Before measurement is considered, one possible outcome in Copenhagen is exactly identical to one point in world-space in MWI.
And even for the act itself, measurement is measurement. You find the wavefunction of your detector at some time, and this gives you a probability distribution over your Hilbert space, with each point in Hilbert space being one possible outcome/one world.
The difference is in (surprise) interpretation and surrounding procedures. MWI only lets you measure the wavefunction of the entire universe, but in exchange it lets the universe just evolve deterministically. Copenhagen lets you measure small parts of the universe, simplifying many computations, but this 1) often requires the complicated machinery of collapse and entanglement and 2) treats these parts of the universe as real.
Since we don’t know the state of the universe, MWI makes predictions by conditioning on the statement of the problem at hand, e.g. “given that the spin of an electron points along x at t=0...” This makes it trickier to talk about “you.” The machinery of the Copenhagen interpretation lets us talk about “you” quite easily, you’re handled as a part of the universe, and our classical experience translates nicely. But MW makes it a bit harder—the most useful approach I know is to just to construct a hypothetical “you” state, relying on empirical evidence that you have one. But what is the “real you” with known distribution in Hilbert space that gets conditioned on in order to actually predict things? Which points in this very general space still qualify as a possible “you?”
Fortunately, for most applications we can dodge the hard questions by just answering “me from 5 minutes ago” and “everything with reasonable probability is still me.” A long series of this simplification gives the familiar image of a tree-ish volume in you-space plus time, all “you” at different times.
But notice that one point in MW’s you-space equals one possible you in Copenhagen, just like one point in the Hilbert space of the universe can be either a possible state or a point in world-space. So “you” in MW corresponds to the entire set of possible yous in Copenhagen. Similarly, you in Copenhagen corresponds to one point in you-space.
Surely “you” could tell if you were a spread out function or a single point, right? Well, no. Why not? Because whenever you’re measured, what matters are the properties of a single point in you-space, which are identical between MW and Copenhagen, as long as the statement of the problem was the same.

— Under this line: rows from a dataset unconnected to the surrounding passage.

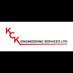 KCK Engineering (@kck_engineering) Twitter profile photo KCK Engineering (@kck_engineering) Twitter profile photo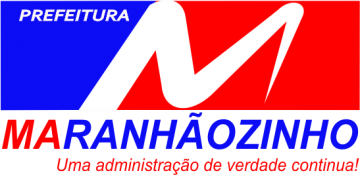 Prefeitura de Maranhãozinho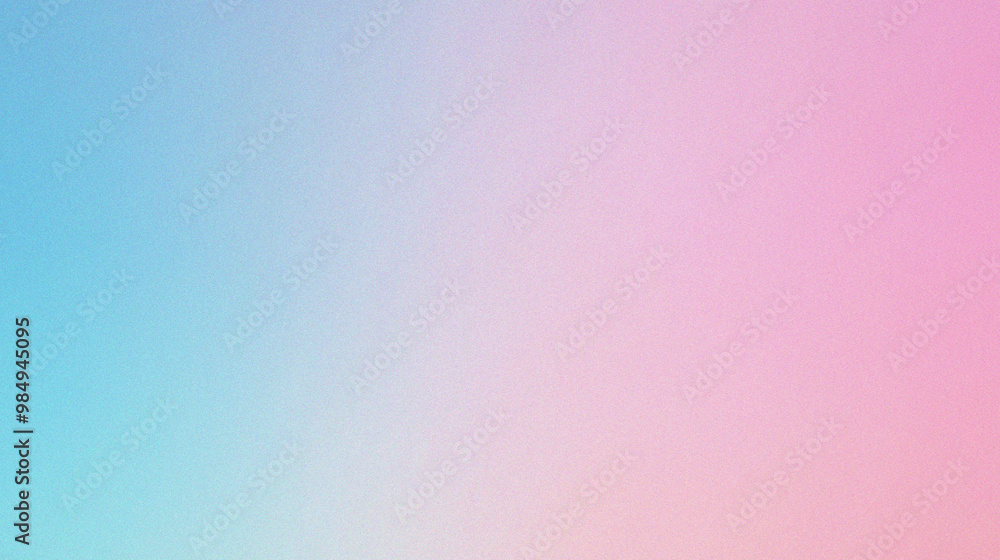 multi-colored grainy texture, grainy background multi-colored grainy texture, grainy background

So you cannot tell by any measurement whether you are you(M) or you(C). That’s what I meant by “a definition change to “you” that is… totally undetectable.”
So if you want to go from MWI to Copenhagen, what you do is make a measurement, thus choosing one point from the Hilbert space, and then treat that point as real. So there are no “copies,” really, there are only “possible yous that didn’t turn out to be you when measured.”